Document passage:
··········
To clarify the origin of the intricate luminescence patterns in this family, we concentrated our efforts on complex 7. While compounds 6 and 9 show a straightforward single-band emission in the pristine solid (although with a long tail), complexes 7 and 8 display a characteristic dual emission, immediately suggesting the coexistence of two emissive species or excited states. In the pristine solid state, 7 exhibits two bands at ca. 426 and 586 nm (436 and 526 nm at 77 K), consistent with a higher-energy ILCT-type state that is weakly sensitive to packing, and a lower-energy, environment-dependent charge transfer state stabilized by the aurophilic contacts present in the offset dimers. The markedly larger temperature dependence of the latter (586 → 526 nm) supports its attribution to an excited state strongly perturbed by metallophilic coupling and lattice relaxation. This dual behavior is mirrored in solution: at high concentration, 7 shows two emissions at ca. 415 and 545 nm, closely resembling the solid-state pattern (Fig. S44). The disappearance of the 545 nm band upon dilution confirms that this lower-energy component originates from emissive aggregates or transient dimers that retain Au⋯Au interactions, whereas the higher-energy band around 385–415 nm persists in all environments and therefore represents an intrinsic ILCT excited state accessible to both monomeric and aggregated species.
··········
[Rows from a dataset]
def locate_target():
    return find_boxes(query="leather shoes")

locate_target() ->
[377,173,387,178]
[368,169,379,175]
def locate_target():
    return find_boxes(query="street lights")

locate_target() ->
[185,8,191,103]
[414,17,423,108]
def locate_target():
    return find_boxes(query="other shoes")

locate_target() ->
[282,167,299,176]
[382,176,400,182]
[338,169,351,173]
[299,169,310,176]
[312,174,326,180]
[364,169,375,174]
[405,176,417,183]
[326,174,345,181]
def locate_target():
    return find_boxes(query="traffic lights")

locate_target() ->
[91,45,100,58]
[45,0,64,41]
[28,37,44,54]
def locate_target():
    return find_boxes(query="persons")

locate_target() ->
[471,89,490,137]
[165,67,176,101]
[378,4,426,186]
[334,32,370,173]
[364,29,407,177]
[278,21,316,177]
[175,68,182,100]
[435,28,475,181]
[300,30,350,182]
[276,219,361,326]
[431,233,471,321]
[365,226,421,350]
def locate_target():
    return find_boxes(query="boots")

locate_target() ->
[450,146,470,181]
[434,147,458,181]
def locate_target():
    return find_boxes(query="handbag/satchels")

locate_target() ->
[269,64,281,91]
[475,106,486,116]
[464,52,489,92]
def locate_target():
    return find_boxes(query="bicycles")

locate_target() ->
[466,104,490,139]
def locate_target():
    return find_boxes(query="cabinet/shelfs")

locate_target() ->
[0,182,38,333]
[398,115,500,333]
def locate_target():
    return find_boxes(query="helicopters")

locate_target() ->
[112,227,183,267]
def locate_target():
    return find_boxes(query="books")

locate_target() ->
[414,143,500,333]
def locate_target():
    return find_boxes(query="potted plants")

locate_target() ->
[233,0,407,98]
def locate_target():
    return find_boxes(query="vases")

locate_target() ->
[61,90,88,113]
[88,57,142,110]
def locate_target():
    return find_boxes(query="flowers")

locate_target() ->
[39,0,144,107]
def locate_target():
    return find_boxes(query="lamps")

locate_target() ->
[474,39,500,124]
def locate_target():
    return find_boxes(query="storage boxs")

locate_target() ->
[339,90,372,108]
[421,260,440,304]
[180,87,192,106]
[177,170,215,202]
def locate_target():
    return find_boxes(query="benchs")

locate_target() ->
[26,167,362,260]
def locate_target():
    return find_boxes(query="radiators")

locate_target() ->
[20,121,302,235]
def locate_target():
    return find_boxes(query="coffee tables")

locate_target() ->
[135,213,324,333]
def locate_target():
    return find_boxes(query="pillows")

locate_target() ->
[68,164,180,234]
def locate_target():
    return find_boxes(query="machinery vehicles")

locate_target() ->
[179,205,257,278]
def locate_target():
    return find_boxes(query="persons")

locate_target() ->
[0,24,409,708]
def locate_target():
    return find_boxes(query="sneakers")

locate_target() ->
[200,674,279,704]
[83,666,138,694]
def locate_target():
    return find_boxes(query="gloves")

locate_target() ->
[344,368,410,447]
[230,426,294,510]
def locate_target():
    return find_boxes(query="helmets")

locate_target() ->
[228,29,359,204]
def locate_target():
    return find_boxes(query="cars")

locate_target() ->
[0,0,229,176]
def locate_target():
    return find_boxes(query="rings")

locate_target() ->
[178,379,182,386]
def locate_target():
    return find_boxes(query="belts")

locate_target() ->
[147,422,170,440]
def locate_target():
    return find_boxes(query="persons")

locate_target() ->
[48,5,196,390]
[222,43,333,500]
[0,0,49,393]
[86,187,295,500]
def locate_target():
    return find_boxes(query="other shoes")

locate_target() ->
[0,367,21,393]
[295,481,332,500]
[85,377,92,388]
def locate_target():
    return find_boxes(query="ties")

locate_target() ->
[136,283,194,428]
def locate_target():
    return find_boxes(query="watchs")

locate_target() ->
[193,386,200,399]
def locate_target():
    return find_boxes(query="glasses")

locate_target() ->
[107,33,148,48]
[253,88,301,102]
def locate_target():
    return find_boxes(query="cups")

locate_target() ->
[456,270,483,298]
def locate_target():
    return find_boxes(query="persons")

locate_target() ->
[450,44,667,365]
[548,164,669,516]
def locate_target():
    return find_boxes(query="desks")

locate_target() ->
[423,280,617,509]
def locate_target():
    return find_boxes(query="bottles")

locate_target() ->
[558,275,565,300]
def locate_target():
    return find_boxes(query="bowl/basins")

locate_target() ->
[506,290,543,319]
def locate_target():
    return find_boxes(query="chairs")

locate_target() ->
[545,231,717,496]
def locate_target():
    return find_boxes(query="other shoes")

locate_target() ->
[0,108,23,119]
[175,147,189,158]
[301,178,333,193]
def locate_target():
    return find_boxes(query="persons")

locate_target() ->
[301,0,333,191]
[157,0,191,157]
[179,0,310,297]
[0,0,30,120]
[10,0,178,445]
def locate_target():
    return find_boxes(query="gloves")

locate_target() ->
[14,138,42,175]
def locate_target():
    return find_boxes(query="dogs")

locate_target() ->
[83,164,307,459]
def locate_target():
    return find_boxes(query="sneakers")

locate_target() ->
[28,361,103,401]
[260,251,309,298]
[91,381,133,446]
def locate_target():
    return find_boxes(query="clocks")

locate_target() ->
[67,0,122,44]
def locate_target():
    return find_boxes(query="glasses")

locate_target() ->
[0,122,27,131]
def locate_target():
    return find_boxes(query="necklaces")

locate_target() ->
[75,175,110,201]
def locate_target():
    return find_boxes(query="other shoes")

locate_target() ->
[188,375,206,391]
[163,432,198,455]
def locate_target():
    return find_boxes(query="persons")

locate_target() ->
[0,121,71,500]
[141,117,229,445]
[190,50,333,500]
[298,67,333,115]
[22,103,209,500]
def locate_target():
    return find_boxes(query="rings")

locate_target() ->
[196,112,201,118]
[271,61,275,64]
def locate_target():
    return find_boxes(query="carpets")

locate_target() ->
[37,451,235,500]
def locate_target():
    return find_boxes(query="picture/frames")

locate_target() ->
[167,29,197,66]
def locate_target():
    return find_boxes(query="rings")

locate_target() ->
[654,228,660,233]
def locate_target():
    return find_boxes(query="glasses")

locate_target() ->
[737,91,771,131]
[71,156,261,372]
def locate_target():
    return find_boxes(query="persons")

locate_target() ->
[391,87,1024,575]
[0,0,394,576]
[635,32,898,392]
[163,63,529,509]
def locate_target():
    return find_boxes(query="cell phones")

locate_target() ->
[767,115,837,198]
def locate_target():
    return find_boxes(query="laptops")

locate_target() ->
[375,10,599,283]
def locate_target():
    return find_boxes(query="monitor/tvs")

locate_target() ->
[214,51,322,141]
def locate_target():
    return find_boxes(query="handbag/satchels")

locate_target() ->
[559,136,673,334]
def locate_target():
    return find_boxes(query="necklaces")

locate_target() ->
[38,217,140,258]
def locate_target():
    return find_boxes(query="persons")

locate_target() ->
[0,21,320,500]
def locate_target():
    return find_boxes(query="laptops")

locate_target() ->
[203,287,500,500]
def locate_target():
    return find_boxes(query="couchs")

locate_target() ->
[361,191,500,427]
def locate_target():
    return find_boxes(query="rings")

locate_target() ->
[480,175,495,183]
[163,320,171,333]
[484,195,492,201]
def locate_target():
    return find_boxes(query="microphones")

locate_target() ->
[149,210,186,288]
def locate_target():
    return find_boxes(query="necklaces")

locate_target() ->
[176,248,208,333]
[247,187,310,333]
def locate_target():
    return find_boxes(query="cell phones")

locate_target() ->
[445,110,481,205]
··········
Given problem A: Give back the passage about the luminescence of complex 7 in full, word for word.
Given problem B: Replace "street lights" with "lampposts" in the rows from the very first line through the line containing "[233,0,407,98]", both ends included, leaving everything else unchanged. Give only those lines.

Answer A:
To clarify the origin of the intricate luminescence patterns in this family, we concentrated our efforts on complex 7. While compounds 6 and 9 show a straightforward single-band emission in the pristine solid (although with a long tail), complexes 7 and 8 display a characteristic dual emission, immediately suggesting the coexistence of two emissive species or excited states. In the pristine solid state, 7 exhibits two bands at ca. 426 and 586 nm (436 and 526 nm at 77 K), consistent with a higher-energy ILCT-type state that is weakly sensitive to packing, and a lower-energy, environment-dependent charge transfer state stabilized by the aurophilic contacts present in the offset dimers. The markedly larger temperature dependence of the latter (586 → 526 nm) supports its attribution to an excited state strongly perturbed by metallophilic coupling and lattice relaxation. This dual behavior is mirrored in solution: at high concentration, 7 shows two emissions at ca. 415 and 545 nm, closely resembling the solid-state pattern (Fig. S44). The disappearance of the 545 nm band upon dilution confirms that this lower-energy component originates from emissive aggregates or transient dimers that retain Au⋯Au interactions, whereas the higher-energy band around 385–415 nm persists in all environments and therefore represents an intrinsic ILCT excited state accessible to both monomeric and aggregated species.

Answer B:
def locate_target():
    return find_boxes(query="leather shoes")

locate_target() ->
[377,173,387,178]
[368,169,379,175]
def locate_target():
    return find_boxes(query="lampposts")

locate_target() ->
[185,8,191,103]
[414,17,423,108]
def locate_target():
    return find_boxes(query="other shoes")

locate_target() ->
[282,167,299,176]
[382,176,400,182]
[338,169,351,173]
[299,169,310,176]
[312,174,326,180]
[364,169,375,174]
[405,176,417,183]
[326,174,345,181]
def locate_target():
    return find_boxes(query="traffic lights")

locate_target() ->
[91,45,100,58]
[45,0,64,41]
[28,37,44,54]
def locate_target():
    return find_boxes(query="persons")

locate_target() ->
[471,89,490,137]
[165,67,176,101]
[378,4,426,186]
[334,32,370,173]
[364,29,407,177]
[278,21,316,177]
[175,68,182,100]
[435,28,475,181]
[300,30,350,182]
[276,219,361,326]
[431,233,471,321]
[365,226,421,350]
def locate_target():
    return find_boxes(query="boots")

locate_target() ->
[450,146,470,181]
[434,147,458,181]
def locate_target():
    return find_boxes(query="handbag/satchels")

locate_target() ->
[269,64,281,91]
[475,106,486,116]
[464,52,489,92]
def locate_target():
    return find_boxes(query="bicycles")

locate_target() ->
[466,104,490,139]
def locate_target():
    return find_boxes(query="cabinet/shelfs")

locate_target() ->
[0,182,38,333]
[398,115,500,333]
def locate_target():
    return find_boxes(query="helicopters")

locate_target() ->
[112,227,183,267]
def locate_target():
    return find_boxes(query="books")

locate_target() ->
[414,143,500,333]
def locate_target():
    return find_boxes(query="potted plants")

locate_target() ->
[233,0,407,98]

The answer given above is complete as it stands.